Testbed status
authorClaudio-Daniel Freire <claudio-daniel.freire@inria.fr>
Thu, 28 Jul 2011 17:09:32 +0000 (19:09 +0200)
committerClaudio-Daniel Freire <claudio-daniel.freire@inria.fr>
Thu, 28 Jul 2011 17:09:32 +0000 (19:09 +0200)
src/nepi/core/execute.py
src/nepi/core/testbed_impl.py
src/nepi/util/constants.py
src/nepi/util/proxy.py

index 8eff5e1..5fad868 100644 (file)
@@ -3,7 +3,7 @@
 
 from nepi.core.attributes import Attribute, AttributesMap
 from nepi.util import validation
-from nepi.util.constants import ApplicationStatus as AS, TIME_NOW, DeploymentConfiguration as DC
+from nepi.util.constants import ApplicationStatus as AS, TestbedStatus as TS, TIME_NOW, DeploymentConfiguration as DC
 from nepi.util.parser._xml import XmlExperimentParser
 import sys
 import re
@@ -200,6 +200,9 @@ class TestbedController(object):
 
     def status(self, guid):
         raise NotImplementedError
+    
+    def testbed_status(self):
+        raise NotImplementedError
 
     def trace(self, guid, trace_id, attribute='value'):
         raise NotImplementedError
@@ -232,6 +235,7 @@ class ExperimentController(object):
         self._root_dir = root_dir
         self._netreffed_testbeds = set()
         self._guids_in_testbed_cache = dict()
+        self._failed_testbeds = set()
         
         if experiment_xml is None and root_dir is not None:
             # Recover
@@ -339,9 +343,13 @@ class ExperimentController(object):
         else:
             # recover recoverable controllers
             for guid in to_recover:
-                self._testbeds[guid].do_setup()
-                self._testbeds[guid].recover()
-        
+                try:
+                    self._testbeds[guid].do_setup()
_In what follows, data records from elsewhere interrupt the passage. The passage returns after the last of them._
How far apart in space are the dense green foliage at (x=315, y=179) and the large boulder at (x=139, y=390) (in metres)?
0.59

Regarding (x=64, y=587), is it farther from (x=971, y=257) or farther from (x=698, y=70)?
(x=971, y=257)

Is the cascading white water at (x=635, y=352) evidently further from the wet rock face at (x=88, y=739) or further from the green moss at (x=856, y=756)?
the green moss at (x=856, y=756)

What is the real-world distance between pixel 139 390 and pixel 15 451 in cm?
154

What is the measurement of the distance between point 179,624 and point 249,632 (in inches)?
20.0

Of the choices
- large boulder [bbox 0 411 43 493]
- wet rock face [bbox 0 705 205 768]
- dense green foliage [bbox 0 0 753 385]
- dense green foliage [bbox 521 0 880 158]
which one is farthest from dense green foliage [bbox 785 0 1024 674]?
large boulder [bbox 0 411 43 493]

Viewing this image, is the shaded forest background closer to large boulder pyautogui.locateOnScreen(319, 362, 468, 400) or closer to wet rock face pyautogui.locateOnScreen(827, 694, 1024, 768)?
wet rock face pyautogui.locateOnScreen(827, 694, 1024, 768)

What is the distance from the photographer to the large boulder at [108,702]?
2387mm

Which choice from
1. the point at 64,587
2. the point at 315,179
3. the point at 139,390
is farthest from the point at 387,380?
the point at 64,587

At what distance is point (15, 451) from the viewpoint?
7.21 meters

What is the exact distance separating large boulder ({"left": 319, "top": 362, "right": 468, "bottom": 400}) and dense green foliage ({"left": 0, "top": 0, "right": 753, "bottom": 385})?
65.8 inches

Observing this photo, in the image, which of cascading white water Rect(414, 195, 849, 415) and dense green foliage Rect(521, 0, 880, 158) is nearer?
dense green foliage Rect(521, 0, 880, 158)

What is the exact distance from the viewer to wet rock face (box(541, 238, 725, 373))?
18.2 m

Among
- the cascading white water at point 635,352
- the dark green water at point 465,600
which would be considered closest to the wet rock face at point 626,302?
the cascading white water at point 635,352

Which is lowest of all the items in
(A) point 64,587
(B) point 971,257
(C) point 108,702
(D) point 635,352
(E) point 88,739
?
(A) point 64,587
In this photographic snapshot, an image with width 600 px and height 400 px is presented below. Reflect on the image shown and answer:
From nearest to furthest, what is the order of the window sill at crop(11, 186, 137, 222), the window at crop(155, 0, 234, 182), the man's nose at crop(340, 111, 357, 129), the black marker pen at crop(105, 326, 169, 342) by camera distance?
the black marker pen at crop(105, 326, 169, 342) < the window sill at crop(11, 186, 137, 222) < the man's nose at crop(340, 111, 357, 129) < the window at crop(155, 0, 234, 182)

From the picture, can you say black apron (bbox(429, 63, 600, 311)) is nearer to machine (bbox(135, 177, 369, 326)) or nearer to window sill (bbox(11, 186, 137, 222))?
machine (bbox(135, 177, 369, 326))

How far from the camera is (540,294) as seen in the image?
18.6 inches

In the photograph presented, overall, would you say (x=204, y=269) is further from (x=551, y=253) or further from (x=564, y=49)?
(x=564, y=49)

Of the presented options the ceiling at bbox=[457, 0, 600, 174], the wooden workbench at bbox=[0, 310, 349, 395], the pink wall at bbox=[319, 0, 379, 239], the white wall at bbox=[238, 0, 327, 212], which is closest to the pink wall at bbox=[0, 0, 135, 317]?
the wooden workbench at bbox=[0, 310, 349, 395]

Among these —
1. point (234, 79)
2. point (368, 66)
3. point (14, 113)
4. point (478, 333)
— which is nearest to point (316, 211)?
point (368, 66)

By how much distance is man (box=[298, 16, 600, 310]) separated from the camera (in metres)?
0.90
+                    self._testbeds[guid].recover()
+                except:
+                    # Mark failed
+                    self._failed_testbeds.add(guid)
+    
         def steps_to_configure(self, allowed_guids):
             # perform setup in parallel for all test beds,
             # wait for all threads to finish
@@ -386,8 +394,12 @@ class ExperimentController(object):
             else:
                 # recover recoverable controllers
                 for guid in to_recover:
-                    self._testbeds[guid].do_setup()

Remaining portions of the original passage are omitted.